***** Selected excerpt *****

Is more performance-management consolidation coming?

Opinion
Feb 12, 20042 mins
Networking

* System-level offloads can quell performance issues, says consulting firm

A January 2004 report written by APM Advisors predicts that much more consolidation of functions in application performance-management equipment is still to come. No vendor or industry group sponsored the report, “Application Front Ends,” according to the consulting firm.

APM Advisors asserts that it makes “little to no sense” to purchase different products to achieve the following core services:

* TCP offload.

* Compression.

* Intrusion detection and prevention.

* Switching (server load-balancing).

* Caching.

* Secure Sockets Layer (SSL) acceleration.

APM Advisors’ research indicates that the architectures of newer multifunction equipment from companies such as Array, NetScaler and Redline Networks provide enough throughput to support any number of services operating at the same time in one consolidated piece of gear.

APM Advisors is christening this multifunction category of products  “application front ends,” or “AFEs.” The reason is that the firm says these products represent resurgence in the concept of the old IBM front-end processor (FEP). The goal of FEPs was to “front end” the application processor so that applications could devote all their CPU cycles to process transactions. And, in effect, that’s what AFEs do.

In a separate document, “Application Performance Management Strategies and Goals,” APM Advisors founder Lynn Nye recommends that enterprises develop an overall application performance management strategy and execute to it, rather than spending resources on tactical deployments. He asserts that there are many cases where performance-management issues can be headed off at the system level using certain AFE capabilities, before they can swell to cause network-level chaos.

***** Provided data *****

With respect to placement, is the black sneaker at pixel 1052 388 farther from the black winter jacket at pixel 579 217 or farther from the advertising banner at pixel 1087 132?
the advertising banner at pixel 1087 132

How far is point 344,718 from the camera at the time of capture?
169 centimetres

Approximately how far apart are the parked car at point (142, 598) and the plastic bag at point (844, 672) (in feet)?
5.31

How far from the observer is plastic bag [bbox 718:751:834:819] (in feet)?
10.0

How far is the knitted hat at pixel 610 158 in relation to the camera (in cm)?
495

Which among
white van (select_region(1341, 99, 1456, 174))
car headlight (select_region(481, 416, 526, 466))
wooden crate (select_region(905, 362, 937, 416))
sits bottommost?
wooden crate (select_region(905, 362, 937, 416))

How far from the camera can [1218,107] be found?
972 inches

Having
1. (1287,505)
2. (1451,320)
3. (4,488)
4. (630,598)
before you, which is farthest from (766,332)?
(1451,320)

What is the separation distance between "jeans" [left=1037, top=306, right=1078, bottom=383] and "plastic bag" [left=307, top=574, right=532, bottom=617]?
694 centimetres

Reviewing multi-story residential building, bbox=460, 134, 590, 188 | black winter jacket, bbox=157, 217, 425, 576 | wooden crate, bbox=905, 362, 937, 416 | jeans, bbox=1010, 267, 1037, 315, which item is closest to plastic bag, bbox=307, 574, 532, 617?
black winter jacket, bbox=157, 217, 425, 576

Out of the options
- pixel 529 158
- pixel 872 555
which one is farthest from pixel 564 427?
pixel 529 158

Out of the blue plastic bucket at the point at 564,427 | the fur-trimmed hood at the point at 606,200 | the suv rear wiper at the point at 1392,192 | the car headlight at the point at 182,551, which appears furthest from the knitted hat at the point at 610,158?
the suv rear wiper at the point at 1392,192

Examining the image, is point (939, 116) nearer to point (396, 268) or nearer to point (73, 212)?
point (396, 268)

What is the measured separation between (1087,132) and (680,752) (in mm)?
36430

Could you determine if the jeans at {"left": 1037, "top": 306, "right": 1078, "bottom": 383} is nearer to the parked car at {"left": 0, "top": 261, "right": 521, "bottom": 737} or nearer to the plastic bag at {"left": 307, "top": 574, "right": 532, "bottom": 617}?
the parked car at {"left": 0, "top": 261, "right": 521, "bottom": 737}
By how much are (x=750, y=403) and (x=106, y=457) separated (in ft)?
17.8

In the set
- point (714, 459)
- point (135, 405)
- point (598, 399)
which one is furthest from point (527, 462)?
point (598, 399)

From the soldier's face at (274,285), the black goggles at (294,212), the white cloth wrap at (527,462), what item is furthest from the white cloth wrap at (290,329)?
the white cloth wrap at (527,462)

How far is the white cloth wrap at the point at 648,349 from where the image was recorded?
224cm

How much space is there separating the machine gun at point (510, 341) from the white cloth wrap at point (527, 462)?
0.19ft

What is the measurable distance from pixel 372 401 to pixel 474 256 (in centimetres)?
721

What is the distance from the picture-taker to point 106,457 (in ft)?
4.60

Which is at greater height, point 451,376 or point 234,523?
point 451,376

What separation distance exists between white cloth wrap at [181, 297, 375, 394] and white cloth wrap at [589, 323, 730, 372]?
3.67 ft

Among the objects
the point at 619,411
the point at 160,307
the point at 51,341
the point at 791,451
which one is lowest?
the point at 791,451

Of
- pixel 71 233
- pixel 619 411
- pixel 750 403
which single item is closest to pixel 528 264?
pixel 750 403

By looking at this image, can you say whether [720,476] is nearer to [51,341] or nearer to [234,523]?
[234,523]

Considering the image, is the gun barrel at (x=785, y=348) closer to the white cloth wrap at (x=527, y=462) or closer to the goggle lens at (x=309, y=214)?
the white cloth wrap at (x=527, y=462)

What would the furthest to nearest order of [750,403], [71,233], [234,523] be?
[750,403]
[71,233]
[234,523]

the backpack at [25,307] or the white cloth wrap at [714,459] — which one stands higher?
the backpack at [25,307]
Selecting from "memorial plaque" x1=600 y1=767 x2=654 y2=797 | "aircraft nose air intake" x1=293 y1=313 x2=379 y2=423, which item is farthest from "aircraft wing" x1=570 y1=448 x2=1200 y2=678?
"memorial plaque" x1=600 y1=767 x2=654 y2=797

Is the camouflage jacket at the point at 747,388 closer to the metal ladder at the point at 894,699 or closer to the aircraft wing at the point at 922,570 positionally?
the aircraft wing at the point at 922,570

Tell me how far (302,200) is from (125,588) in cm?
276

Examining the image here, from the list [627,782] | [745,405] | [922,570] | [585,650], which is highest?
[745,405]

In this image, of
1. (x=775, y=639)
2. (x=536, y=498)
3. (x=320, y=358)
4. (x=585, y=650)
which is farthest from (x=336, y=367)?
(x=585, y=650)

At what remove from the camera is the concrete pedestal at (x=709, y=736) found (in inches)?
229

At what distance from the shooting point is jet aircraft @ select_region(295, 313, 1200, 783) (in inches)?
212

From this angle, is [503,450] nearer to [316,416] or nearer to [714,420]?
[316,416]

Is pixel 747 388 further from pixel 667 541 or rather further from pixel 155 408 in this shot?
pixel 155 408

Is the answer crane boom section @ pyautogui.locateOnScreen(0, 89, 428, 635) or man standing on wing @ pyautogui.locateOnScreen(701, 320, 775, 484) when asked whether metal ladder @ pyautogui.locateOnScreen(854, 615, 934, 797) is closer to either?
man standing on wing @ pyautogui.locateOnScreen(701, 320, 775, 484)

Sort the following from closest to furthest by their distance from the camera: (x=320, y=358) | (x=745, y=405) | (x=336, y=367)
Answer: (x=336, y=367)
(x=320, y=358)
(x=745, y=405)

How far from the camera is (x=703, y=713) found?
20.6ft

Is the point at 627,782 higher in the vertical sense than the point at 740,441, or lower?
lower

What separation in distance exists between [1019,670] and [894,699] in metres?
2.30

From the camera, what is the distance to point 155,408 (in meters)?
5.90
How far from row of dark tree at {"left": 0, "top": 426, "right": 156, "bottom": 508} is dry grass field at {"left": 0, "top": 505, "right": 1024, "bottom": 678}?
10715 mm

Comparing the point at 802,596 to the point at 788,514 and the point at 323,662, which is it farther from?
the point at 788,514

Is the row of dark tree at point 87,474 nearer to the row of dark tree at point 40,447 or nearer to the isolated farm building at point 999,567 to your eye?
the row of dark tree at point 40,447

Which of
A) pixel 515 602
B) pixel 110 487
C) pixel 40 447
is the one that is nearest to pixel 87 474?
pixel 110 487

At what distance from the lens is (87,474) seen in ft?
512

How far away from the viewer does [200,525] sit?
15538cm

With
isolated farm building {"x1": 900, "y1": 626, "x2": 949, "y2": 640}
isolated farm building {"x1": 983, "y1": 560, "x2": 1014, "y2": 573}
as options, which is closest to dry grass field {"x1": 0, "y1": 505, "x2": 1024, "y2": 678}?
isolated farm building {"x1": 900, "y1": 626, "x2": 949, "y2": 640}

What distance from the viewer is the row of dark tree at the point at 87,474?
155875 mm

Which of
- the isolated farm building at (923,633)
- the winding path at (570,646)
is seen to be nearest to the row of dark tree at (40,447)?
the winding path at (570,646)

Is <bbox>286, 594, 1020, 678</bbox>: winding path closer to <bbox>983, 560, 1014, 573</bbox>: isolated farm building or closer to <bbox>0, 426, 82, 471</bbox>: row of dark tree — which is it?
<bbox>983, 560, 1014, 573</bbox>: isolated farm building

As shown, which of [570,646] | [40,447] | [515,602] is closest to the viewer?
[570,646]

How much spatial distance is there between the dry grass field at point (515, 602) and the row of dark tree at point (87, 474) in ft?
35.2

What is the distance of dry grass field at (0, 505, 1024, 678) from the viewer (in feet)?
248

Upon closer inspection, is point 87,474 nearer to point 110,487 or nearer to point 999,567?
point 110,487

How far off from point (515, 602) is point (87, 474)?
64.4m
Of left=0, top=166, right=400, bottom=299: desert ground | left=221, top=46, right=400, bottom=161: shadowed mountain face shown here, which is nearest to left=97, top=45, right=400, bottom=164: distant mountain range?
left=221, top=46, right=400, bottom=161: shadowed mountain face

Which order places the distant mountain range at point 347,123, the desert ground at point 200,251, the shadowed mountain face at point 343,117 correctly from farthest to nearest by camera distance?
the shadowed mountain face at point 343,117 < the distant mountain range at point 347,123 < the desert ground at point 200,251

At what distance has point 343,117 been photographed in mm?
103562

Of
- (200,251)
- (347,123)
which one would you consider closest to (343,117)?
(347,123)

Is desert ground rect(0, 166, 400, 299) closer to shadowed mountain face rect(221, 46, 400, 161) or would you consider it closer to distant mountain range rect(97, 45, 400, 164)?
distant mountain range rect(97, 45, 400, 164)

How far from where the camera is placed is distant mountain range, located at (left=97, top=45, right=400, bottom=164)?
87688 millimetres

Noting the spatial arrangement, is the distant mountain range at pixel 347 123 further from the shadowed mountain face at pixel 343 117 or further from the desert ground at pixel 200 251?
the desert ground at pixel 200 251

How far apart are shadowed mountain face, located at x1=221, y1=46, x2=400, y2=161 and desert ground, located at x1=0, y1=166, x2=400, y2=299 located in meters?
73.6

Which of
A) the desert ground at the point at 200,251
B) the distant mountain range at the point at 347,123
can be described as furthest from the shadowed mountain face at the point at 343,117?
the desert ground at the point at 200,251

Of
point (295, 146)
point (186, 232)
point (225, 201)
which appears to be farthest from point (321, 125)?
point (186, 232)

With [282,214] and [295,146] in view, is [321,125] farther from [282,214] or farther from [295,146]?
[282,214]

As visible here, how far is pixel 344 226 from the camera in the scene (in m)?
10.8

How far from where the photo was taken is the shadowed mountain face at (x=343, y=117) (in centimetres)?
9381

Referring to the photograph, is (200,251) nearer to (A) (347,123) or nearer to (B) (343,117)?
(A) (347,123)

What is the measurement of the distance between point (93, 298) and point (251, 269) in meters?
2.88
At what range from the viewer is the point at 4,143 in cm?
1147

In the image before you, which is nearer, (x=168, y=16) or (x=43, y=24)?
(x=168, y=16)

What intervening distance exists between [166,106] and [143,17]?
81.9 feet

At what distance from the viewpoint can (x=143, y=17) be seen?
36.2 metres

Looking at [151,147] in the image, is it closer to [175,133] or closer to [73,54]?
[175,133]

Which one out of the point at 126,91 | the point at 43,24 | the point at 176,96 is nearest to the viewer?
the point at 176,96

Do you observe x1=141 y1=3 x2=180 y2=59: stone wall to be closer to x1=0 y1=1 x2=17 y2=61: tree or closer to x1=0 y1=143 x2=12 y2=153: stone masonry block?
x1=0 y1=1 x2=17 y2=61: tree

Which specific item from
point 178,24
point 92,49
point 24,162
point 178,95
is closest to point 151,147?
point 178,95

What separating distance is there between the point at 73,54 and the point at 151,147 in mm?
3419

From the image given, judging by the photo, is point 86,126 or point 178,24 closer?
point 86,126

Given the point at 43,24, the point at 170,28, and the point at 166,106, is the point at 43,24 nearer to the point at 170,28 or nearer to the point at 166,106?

*****

- **Problems and tasks**:
[1] In the article on performance-management consolidation, what name does APM Advisors give to the new category of multifunction products?
[2] Extract the passage of the article on performance-management consolidation between "APM Advisors is" and "what AFEs do.", inclusive.
The listing plays no part in this work.

- **Results**:
[1] APM Advisors calls them "application front ends," or "AFEs."

[2]
APM Advisors is christening this multifunction category of products  “application front ends,” or “AFEs.” The reason is that the firm says these products represent resurgence in the concept of the old IBM front-end processor (FEP). The goal of FEPs was to “front end” the application processor so that applications could devote all their CPU cycles to process transactions. And, in effect, that’s what AFEs do.